John said to Roger: “Send one of them up to the back bedroom window to keep an eye open in case they try to work round that way. Then two each in the front bedrooms. Noah, you can take up your place at the other ground-floor window. I’ll give you time to get into position. Then when I shout we’ll let them have a volley. It may impress them enough to make them clear off. If it doesn’t, pick your own targets after that. We have the territorial advantage. Women and kids well away from the windows, of course.”

He heard them moving away, as Roger relayed the instructions to them. In the room beside him a child’s voice began to cry—Bessie Blennitt. He looked and saw her sitting up in an improvised bed; her mother was beside her, hushing her.

“I should take her round to the back,” he said. “It won’t be so noisy there.”

His own mildness surprised him.

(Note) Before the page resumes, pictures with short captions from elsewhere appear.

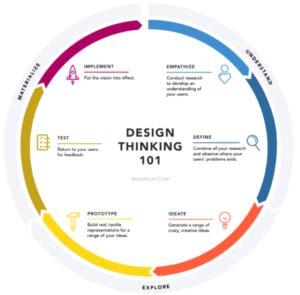 Thinking problem solving skills examples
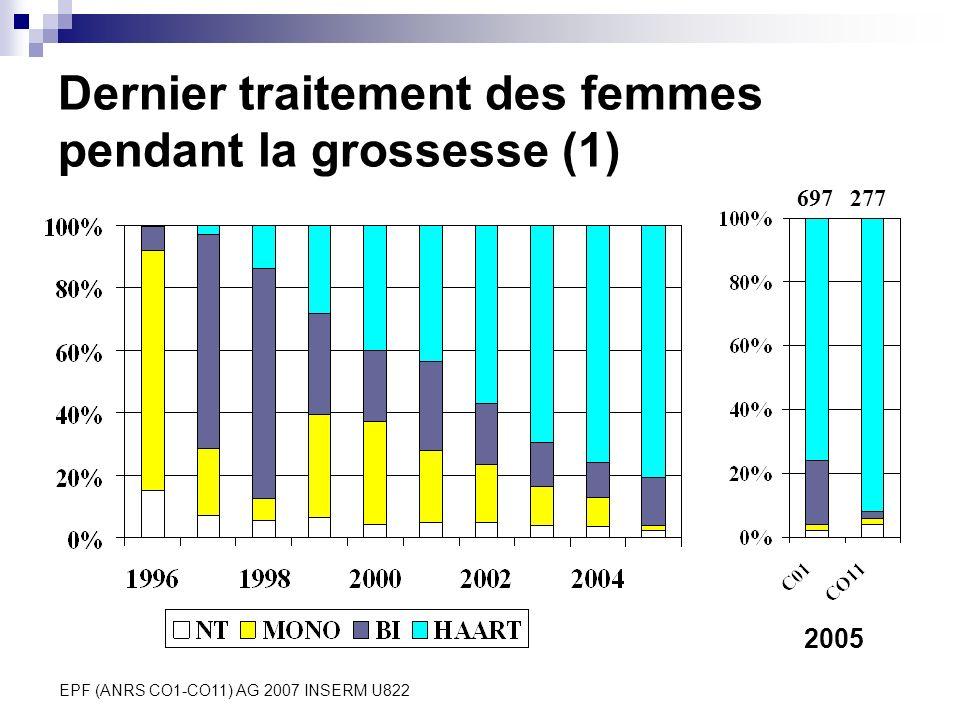EPF (ANRS CO1-CO11) AG 2007 INSERM U822 Dernier traitement des femmes pendant la grossesse (1) 2005 697277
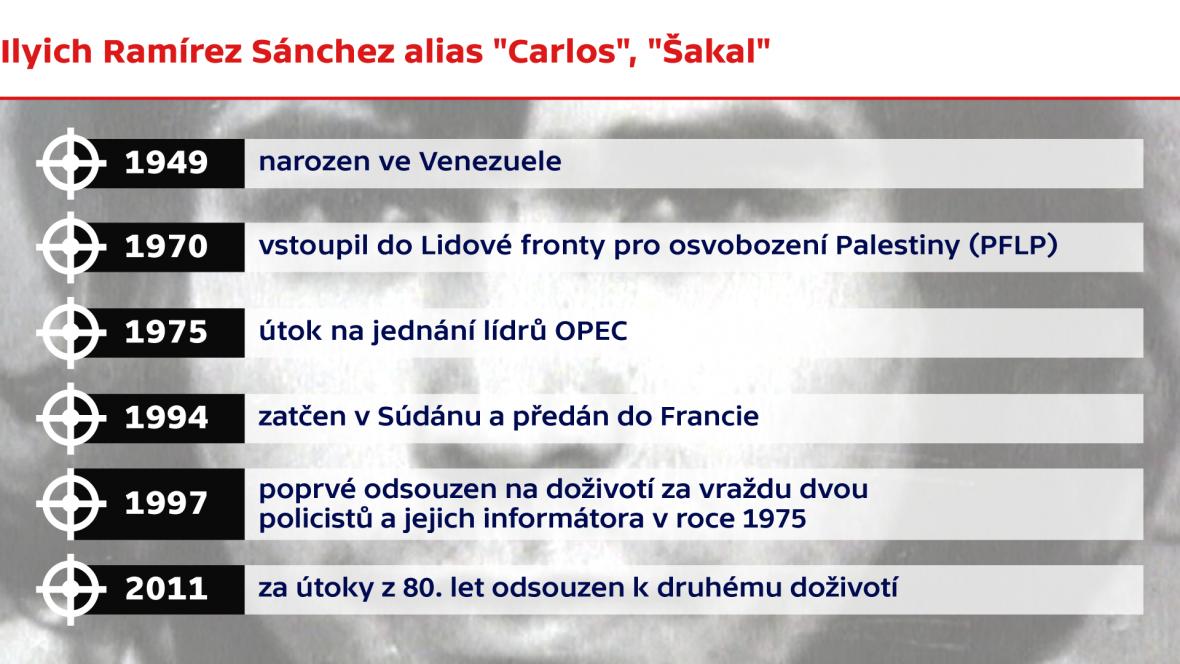 Ilyich Ramírez Sánchez alias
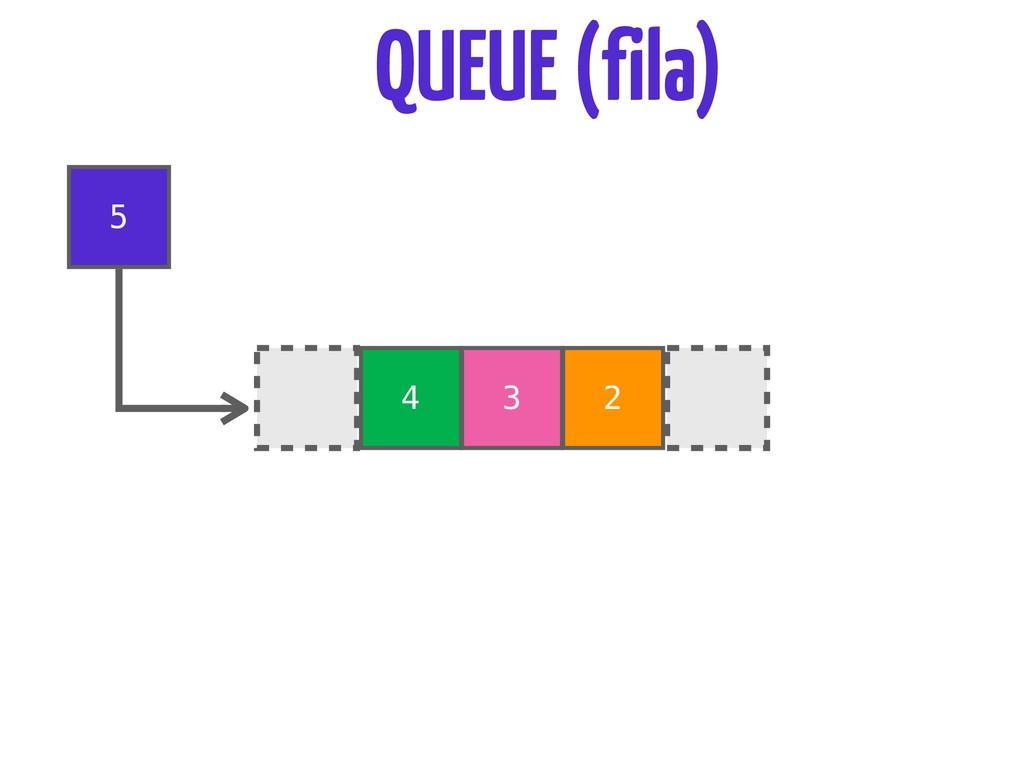 4 3 2 5 QUEUE (fila)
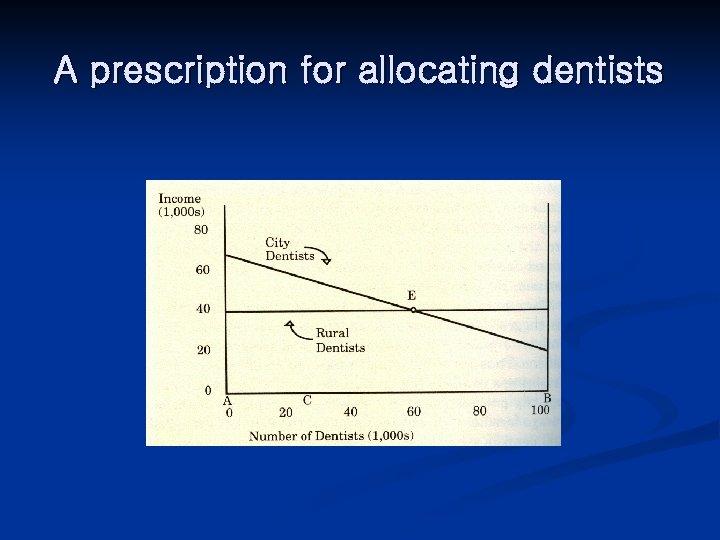 A prescription for allocating dentists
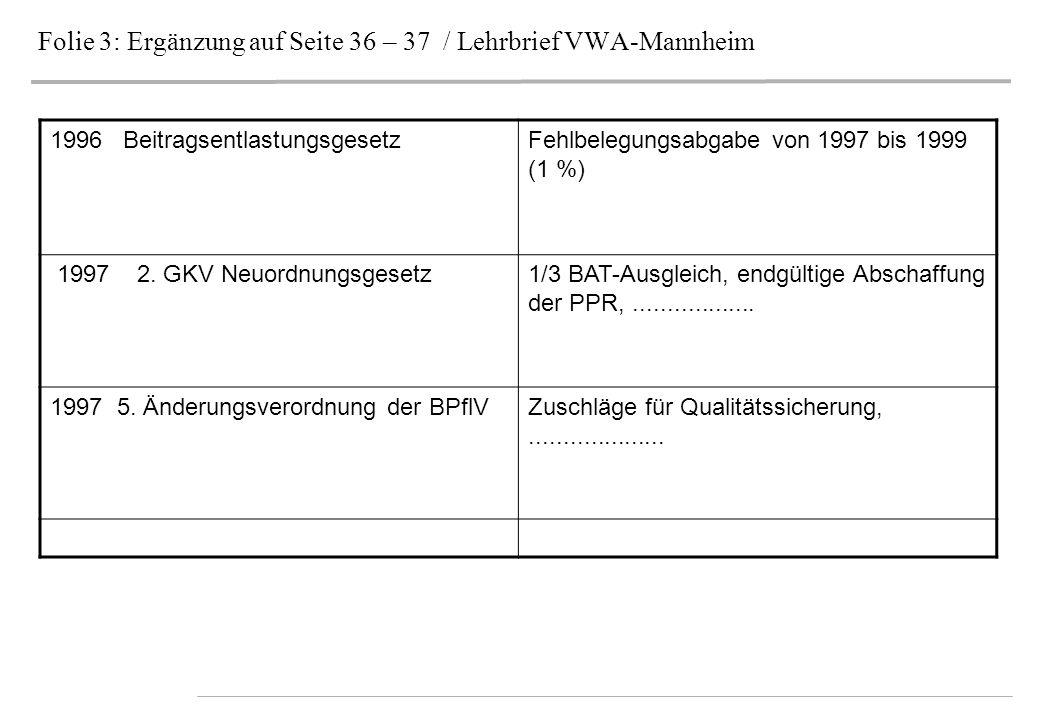Folie 3: Ergänzung auf Seite 36 – 37 / Lehrbrief VWA-Mannheim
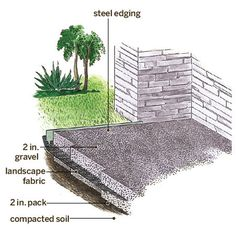 Illustration For How To Build A Gravel Patio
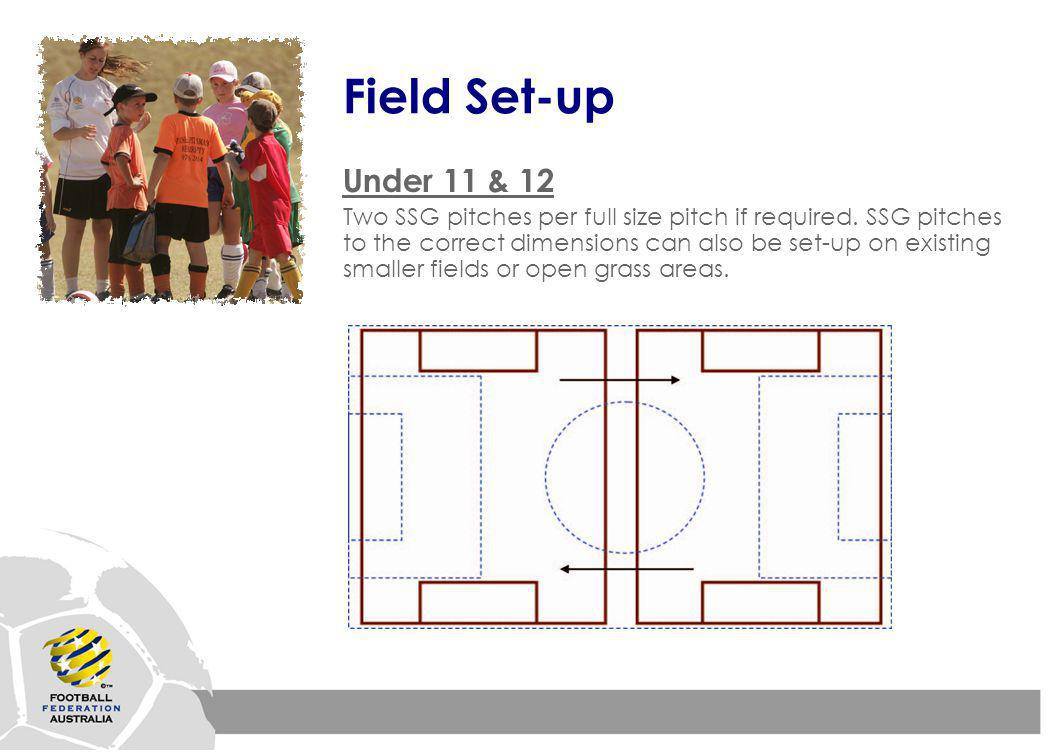 Field Set-up Under 11 & 12 Two SSG pitches per full size pitch if required.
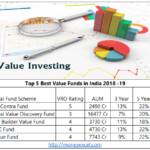 Top 5 Best Value Funds in India 2018-19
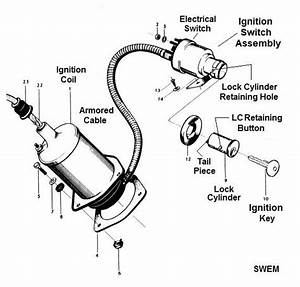 sw em ignition switch key breakage With the key to switch the ignition and using a momentary switch to start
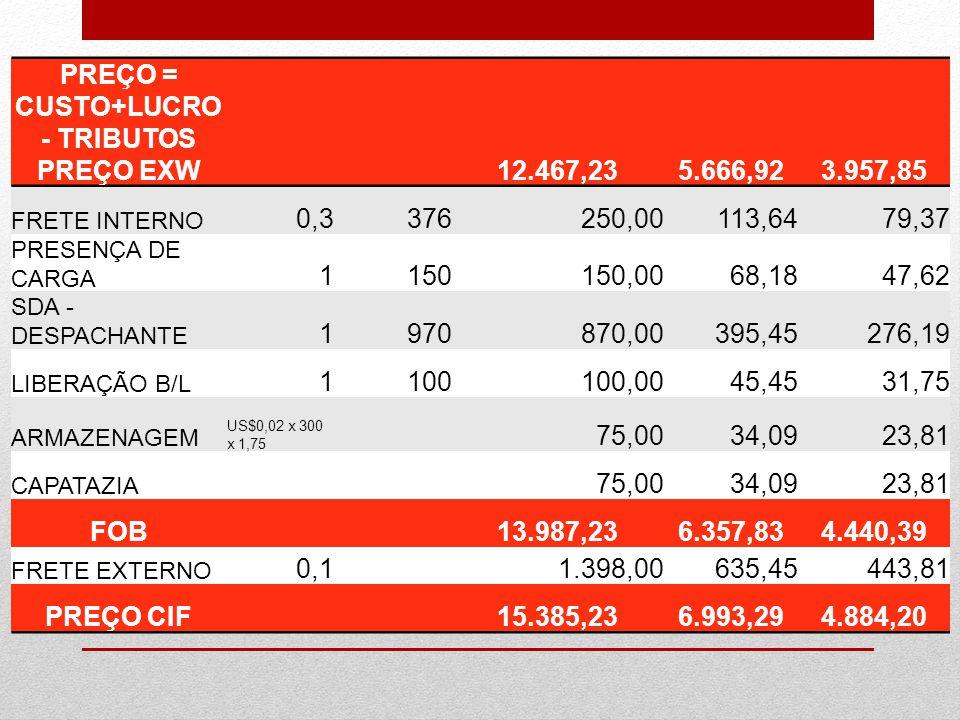 PREÇO = CUSTO+LUCRO - TRIBUTOS PREÇO EXW12.467,235.666,923.957,85 FRETE INTERNO 0,3376250,00113,6479,37 PRESENÇA DE CARGA 1150150,0068,1847,62 SDA - D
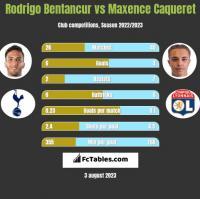 Rodrigo Bentancur vs Maxence Caqueret h2h player stats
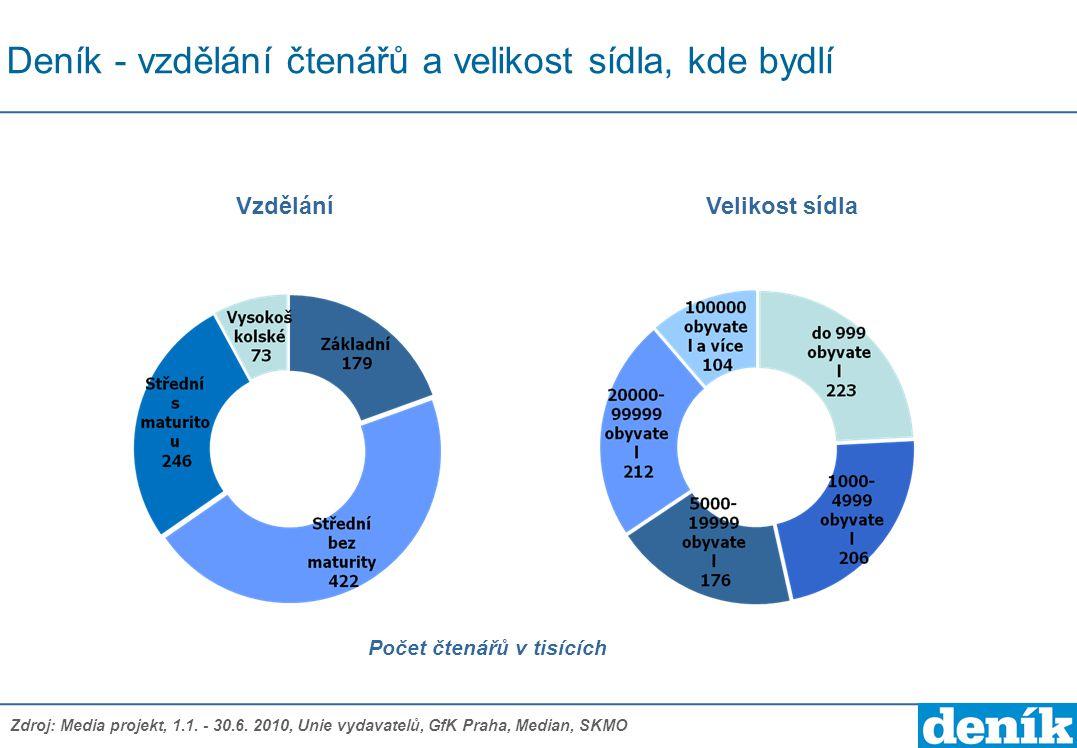 Deník - vzdělání čtenářů a velikost sídla, kde bydlí Počet čtenářů v tisících VzděláníVelikost sídla Zdroj: Media projekt, 1.1. - 30.6. 2010, Unie vyd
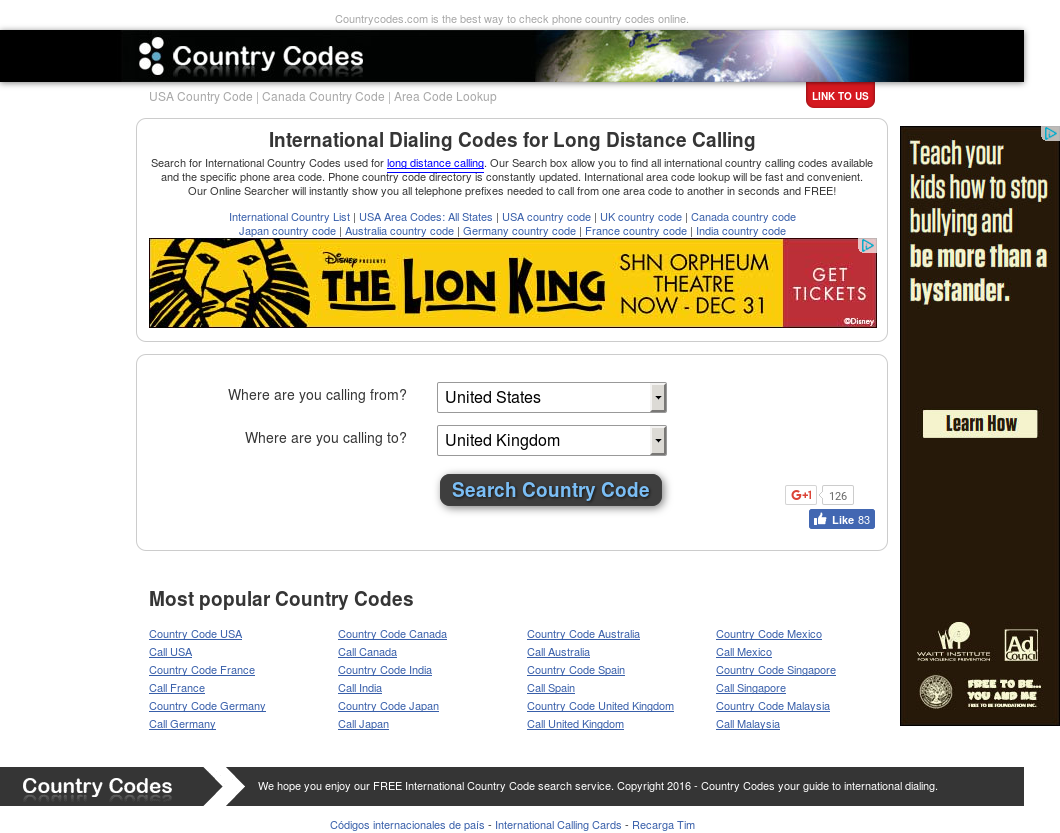 Country Codes Your Guide Competitors, Revenue and Employees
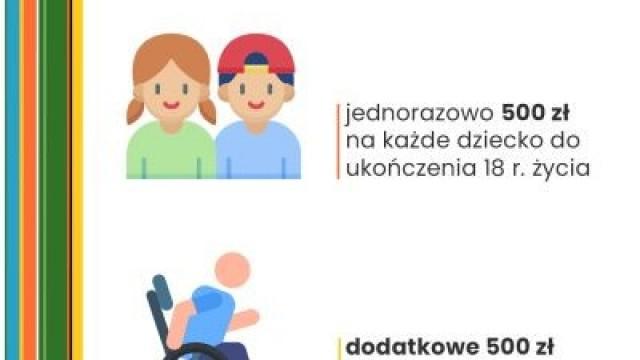 500 zł Polski Bon Turystyczny - InfoBrzeszcze.pl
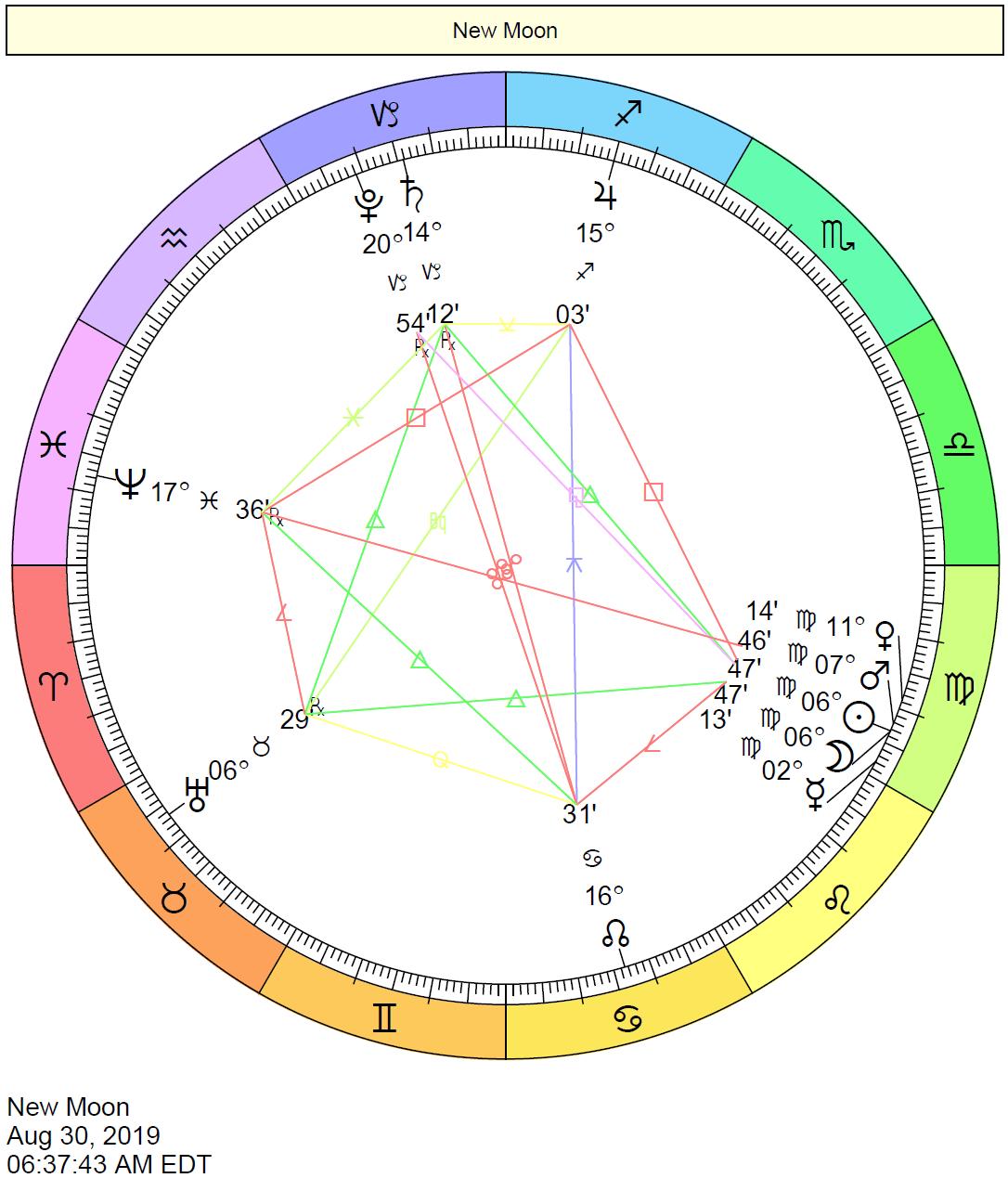 New Moon in Virgo Chart: August 30, 2019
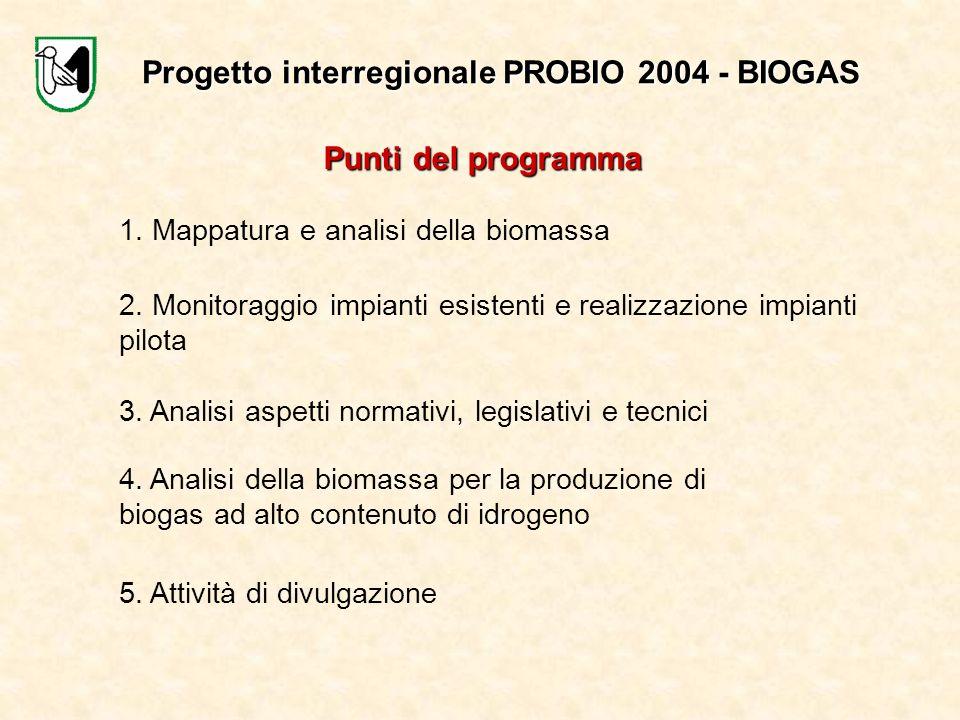Progetto interregionale PROBIO 2004 - BIOGAS Punti del programma 5. Attività di divulgazione 1. Mappatura e analisi della biomassa 2. Monitoraggio imp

Katie Blennitt said:

“Yes, I’ll take her, Mr Custance. You come along, too, Wilf. You’ll be all right. Mr Custance is going to look after you.”

To the other woman, he said: “You might as well all go to the back of the house.”

He knelt beside Joe Harris. “Any sign of them moving yet?”

“I thought I saw summat. The shadows play you up.”

John stared out into the moonlit garden. There was no trace of cloud in a sky which was heavy with stars—fate playing tricks on both sides. The moonlight gave the defenders a considerable advantage, but if the cloud had held, the maurauders would probably have missed seeing the house, standing as it did apart and on a rise, altogether.

He thought a shadow moved, and then knew one did, not more than fifteen yards from the house. He cried very loudly:

“Now!”

Although he did not rate his chances of hitting anything with a revolver as very high, he took aim on the shadow that had moved, and fired through the open window. The volley that accompanied his shot was ragged but not unimpressive. He heard a cry of pain, and a figure spun round and fell awkwardly. John ducked to the side of the window in anticipation of the reply. There was a single shot, which seemed to splinter against the brickwork. After that, he could hear only a mumble of voices, and groaning from the man who had been hit.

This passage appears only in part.